**Task prompt**
Copy out the lines from the start of the records through the line that contains "319H318V305L309 302V297H288L284 305H275L266", including both ends. Leave the pictures out of your answer.

Begin Record list

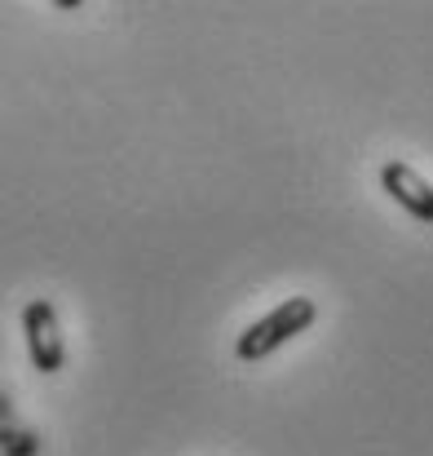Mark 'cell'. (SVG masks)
I'll return each mask as SVG.
<instances>
[{
  "label": "cell",
  "mask_w": 433,
  "mask_h": 456,
  "mask_svg": "<svg viewBox=\"0 0 433 456\" xmlns=\"http://www.w3.org/2000/svg\"><path fill=\"white\" fill-rule=\"evenodd\" d=\"M9 417H13V403L0 395V426H9Z\"/></svg>",
  "instance_id": "cell-5"
},
{
  "label": "cell",
  "mask_w": 433,
  "mask_h": 456,
  "mask_svg": "<svg viewBox=\"0 0 433 456\" xmlns=\"http://www.w3.org/2000/svg\"><path fill=\"white\" fill-rule=\"evenodd\" d=\"M0 456H40V439H36V430L0 426Z\"/></svg>",
  "instance_id": "cell-4"
},
{
  "label": "cell",
  "mask_w": 433,
  "mask_h": 456,
  "mask_svg": "<svg viewBox=\"0 0 433 456\" xmlns=\"http://www.w3.org/2000/svg\"><path fill=\"white\" fill-rule=\"evenodd\" d=\"M381 186H385V191H389V200H394V204H403L416 222L433 226V186L416 173V168H407V164L389 159V164L381 168Z\"/></svg>",
  "instance_id": "cell-3"
},
{
  "label": "cell",
  "mask_w": 433,
  "mask_h": 456,
  "mask_svg": "<svg viewBox=\"0 0 433 456\" xmlns=\"http://www.w3.org/2000/svg\"><path fill=\"white\" fill-rule=\"evenodd\" d=\"M314 319H318V305L309 302V297H288L284 305H275L266 319H257L248 332H239V341H235L239 363H261L266 354H275L279 346H288L296 332H305Z\"/></svg>",
  "instance_id": "cell-1"
},
{
  "label": "cell",
  "mask_w": 433,
  "mask_h": 456,
  "mask_svg": "<svg viewBox=\"0 0 433 456\" xmlns=\"http://www.w3.org/2000/svg\"><path fill=\"white\" fill-rule=\"evenodd\" d=\"M22 337H27V354L40 372H62L67 363V346H62V328H58V310L44 297H31L22 305Z\"/></svg>",
  "instance_id": "cell-2"
}]
</instances>
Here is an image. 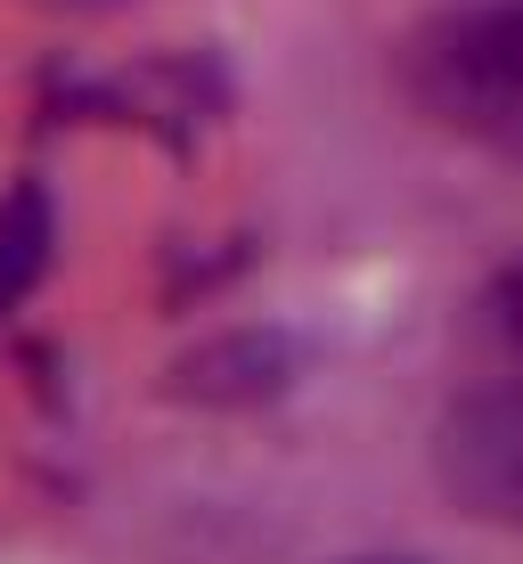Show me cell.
Returning a JSON list of instances; mask_svg holds the SVG:
<instances>
[{
  "instance_id": "obj_1",
  "label": "cell",
  "mask_w": 523,
  "mask_h": 564,
  "mask_svg": "<svg viewBox=\"0 0 523 564\" xmlns=\"http://www.w3.org/2000/svg\"><path fill=\"white\" fill-rule=\"evenodd\" d=\"M401 83L442 131L523 164V0H475L442 9L410 33Z\"/></svg>"
},
{
  "instance_id": "obj_2",
  "label": "cell",
  "mask_w": 523,
  "mask_h": 564,
  "mask_svg": "<svg viewBox=\"0 0 523 564\" xmlns=\"http://www.w3.org/2000/svg\"><path fill=\"white\" fill-rule=\"evenodd\" d=\"M458 491L482 516H523V410H475L450 434Z\"/></svg>"
},
{
  "instance_id": "obj_3",
  "label": "cell",
  "mask_w": 523,
  "mask_h": 564,
  "mask_svg": "<svg viewBox=\"0 0 523 564\" xmlns=\"http://www.w3.org/2000/svg\"><path fill=\"white\" fill-rule=\"evenodd\" d=\"M42 270H50V205H42V188H9L0 197V311Z\"/></svg>"
},
{
  "instance_id": "obj_4",
  "label": "cell",
  "mask_w": 523,
  "mask_h": 564,
  "mask_svg": "<svg viewBox=\"0 0 523 564\" xmlns=\"http://www.w3.org/2000/svg\"><path fill=\"white\" fill-rule=\"evenodd\" d=\"M491 303H499V327H508V336L523 344V262L508 270V279H499V295H491Z\"/></svg>"
},
{
  "instance_id": "obj_5",
  "label": "cell",
  "mask_w": 523,
  "mask_h": 564,
  "mask_svg": "<svg viewBox=\"0 0 523 564\" xmlns=\"http://www.w3.org/2000/svg\"><path fill=\"white\" fill-rule=\"evenodd\" d=\"M352 564H410V556H352Z\"/></svg>"
}]
</instances>
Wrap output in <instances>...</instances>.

End Record list

**Response**
Mark 'cell'. (SVG masks)
I'll return each mask as SVG.
<instances>
[{
  "label": "cell",
  "mask_w": 433,
  "mask_h": 456,
  "mask_svg": "<svg viewBox=\"0 0 433 456\" xmlns=\"http://www.w3.org/2000/svg\"><path fill=\"white\" fill-rule=\"evenodd\" d=\"M9 417H13V403L0 395V426H9Z\"/></svg>",
  "instance_id": "cell-5"
},
{
  "label": "cell",
  "mask_w": 433,
  "mask_h": 456,
  "mask_svg": "<svg viewBox=\"0 0 433 456\" xmlns=\"http://www.w3.org/2000/svg\"><path fill=\"white\" fill-rule=\"evenodd\" d=\"M0 456H40V439H36V430L0 426Z\"/></svg>",
  "instance_id": "cell-4"
},
{
  "label": "cell",
  "mask_w": 433,
  "mask_h": 456,
  "mask_svg": "<svg viewBox=\"0 0 433 456\" xmlns=\"http://www.w3.org/2000/svg\"><path fill=\"white\" fill-rule=\"evenodd\" d=\"M381 186H385V191H389V200H394V204H403L416 222L433 226V186L416 173V168H407V164L389 159V164L381 168Z\"/></svg>",
  "instance_id": "cell-3"
},
{
  "label": "cell",
  "mask_w": 433,
  "mask_h": 456,
  "mask_svg": "<svg viewBox=\"0 0 433 456\" xmlns=\"http://www.w3.org/2000/svg\"><path fill=\"white\" fill-rule=\"evenodd\" d=\"M314 319H318V305L309 302V297H288L284 305H275L266 319H257L248 332H239V341H235L239 363H261L266 354H275L279 346H288L296 332H305Z\"/></svg>",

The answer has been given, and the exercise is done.